Jim Berry is the project superintendent for Cherry Hill Construction, the job's Jessup-based general contractor. As weathered as the 89-year-old bridge he's assaulting (but much younger at 63), Berry is a construction veteran. He refuses to call this job difficult. "Call it challenging," he says.
Berry would dearly love to batter the old railroad span into a heap of rubble quickly, in place, with brute force. "Demolition of the bridge would be a 30-day job if it were out in a field," he says.
Instead, to protect the railroad property below, the contractors will spend the next 12 to 14 months methodically cutting up the bridge and hoisting the pieces out - some as heavy as 136,000 pounds. The lifting will be done by a 200-ton crane already perched on the old bridge deck.
To keep the trains running, the demolition work must be confined to the hours between 11 p.m. and 5 am. Those are the slow hours when Amtrak can shut off the power and divert any trains to othertracks.
"This really boils down to only four hours of useful work for the contractor," said William A. Geschrei, an associate with the project's engineers, Whitman, Requardt and Associates of Baltimore. "Light rail allows only 1 a.m. to 4:30 a.m..
And, to protect the tracks and the 13,200-volt "catenary" cable that powers the locomotives, the contractors have had to build a shield - a kind of portable steel tunnel that will be slipped under each 50-foot span whenever there is work scheduled overhead.
The bridge is a formidable structure. Built in 1911 to carry trolley cars, it crosses the tracks in four 50-foot segments, or spans. A shorter fifth span, over the light rail platform on the south end of the bridge, is already partly demolished.
Each span consists of a deck built with 22 steel girders embedded in reinforced concrete. The deck is topped by trolley rails set in paving bricks covered by asphalt. The deck is supported by concrete pillars, called piers, set between the tracks.
"They really overdesigned those things," Geschrei says. "Removing it is much more time-consuming due to the complexity of the bridge compared to a bridge today."
Inspectors found the bridge's steel girders and bearings rusted and its concrete deteriorating. Because it could not meet modern load standards, it had to be leveled.
Before they began cutting it up, Berry's crews had to strip the deck of its asphalt surface, then rip back the old trolley tracks and brick pavers. At the south end, they've begun working to isolate each girder in the deck, like the tines of a fork, by slicing through the concrete with a rock drill and a fiery oxygen lance.
Finally, with a diamond-studded cable saw that can take 2 1/2 hours or more to slice through one Concrete-encased girder, they're cutting each piece free and lifting it out. All the concrete and steel is eventually recycled, Berry said.
As each span is removed, the crane and the demolition team on the bridge will creep north to dismantle the next span. Construction crews will then move into the gap from the south, and start building the new bridge.
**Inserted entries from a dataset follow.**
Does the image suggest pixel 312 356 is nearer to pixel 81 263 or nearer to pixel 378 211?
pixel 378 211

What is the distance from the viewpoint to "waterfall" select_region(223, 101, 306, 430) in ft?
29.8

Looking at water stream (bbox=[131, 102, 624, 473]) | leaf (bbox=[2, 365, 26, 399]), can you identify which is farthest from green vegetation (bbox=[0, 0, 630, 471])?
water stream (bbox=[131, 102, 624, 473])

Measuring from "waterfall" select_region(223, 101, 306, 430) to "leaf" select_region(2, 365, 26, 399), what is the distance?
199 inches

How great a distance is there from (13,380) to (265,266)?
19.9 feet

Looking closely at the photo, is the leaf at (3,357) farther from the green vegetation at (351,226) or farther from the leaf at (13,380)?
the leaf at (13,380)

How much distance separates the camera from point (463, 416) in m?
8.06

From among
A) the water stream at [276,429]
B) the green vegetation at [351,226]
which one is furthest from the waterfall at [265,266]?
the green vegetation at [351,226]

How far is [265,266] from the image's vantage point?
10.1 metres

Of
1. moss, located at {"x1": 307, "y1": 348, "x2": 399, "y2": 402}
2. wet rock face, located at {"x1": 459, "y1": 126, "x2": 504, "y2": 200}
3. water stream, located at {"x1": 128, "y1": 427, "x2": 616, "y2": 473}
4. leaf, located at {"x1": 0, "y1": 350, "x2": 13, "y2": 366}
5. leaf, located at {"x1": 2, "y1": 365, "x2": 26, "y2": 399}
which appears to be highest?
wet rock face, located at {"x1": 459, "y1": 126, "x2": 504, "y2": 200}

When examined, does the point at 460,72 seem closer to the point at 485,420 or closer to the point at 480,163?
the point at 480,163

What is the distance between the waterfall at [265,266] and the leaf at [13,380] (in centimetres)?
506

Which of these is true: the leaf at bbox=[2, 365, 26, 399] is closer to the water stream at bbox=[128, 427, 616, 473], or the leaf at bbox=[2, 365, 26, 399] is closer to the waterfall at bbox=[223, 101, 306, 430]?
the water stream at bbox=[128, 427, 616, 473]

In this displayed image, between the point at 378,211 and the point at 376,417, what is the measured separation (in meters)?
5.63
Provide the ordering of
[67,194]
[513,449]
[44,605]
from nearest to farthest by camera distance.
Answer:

There, too, work will be limited to the wee hours until the tracks are protected by the new bridge deck.
To establish foundations for each of the four new bridge piers, the contractors must sink five concrete columns 35 feet into the dirt and rock between the railroad beds.
For each of the 20 holes, a huge auger, 42 inches in diameter, will bore into the earth. Where it encounters solid rock, it will be replaced by a 42-inch circular hole saw - a giant, rotating cookie-cutter with teeth on its rim. Each open shaft, or caisson, will then be filled with concrete.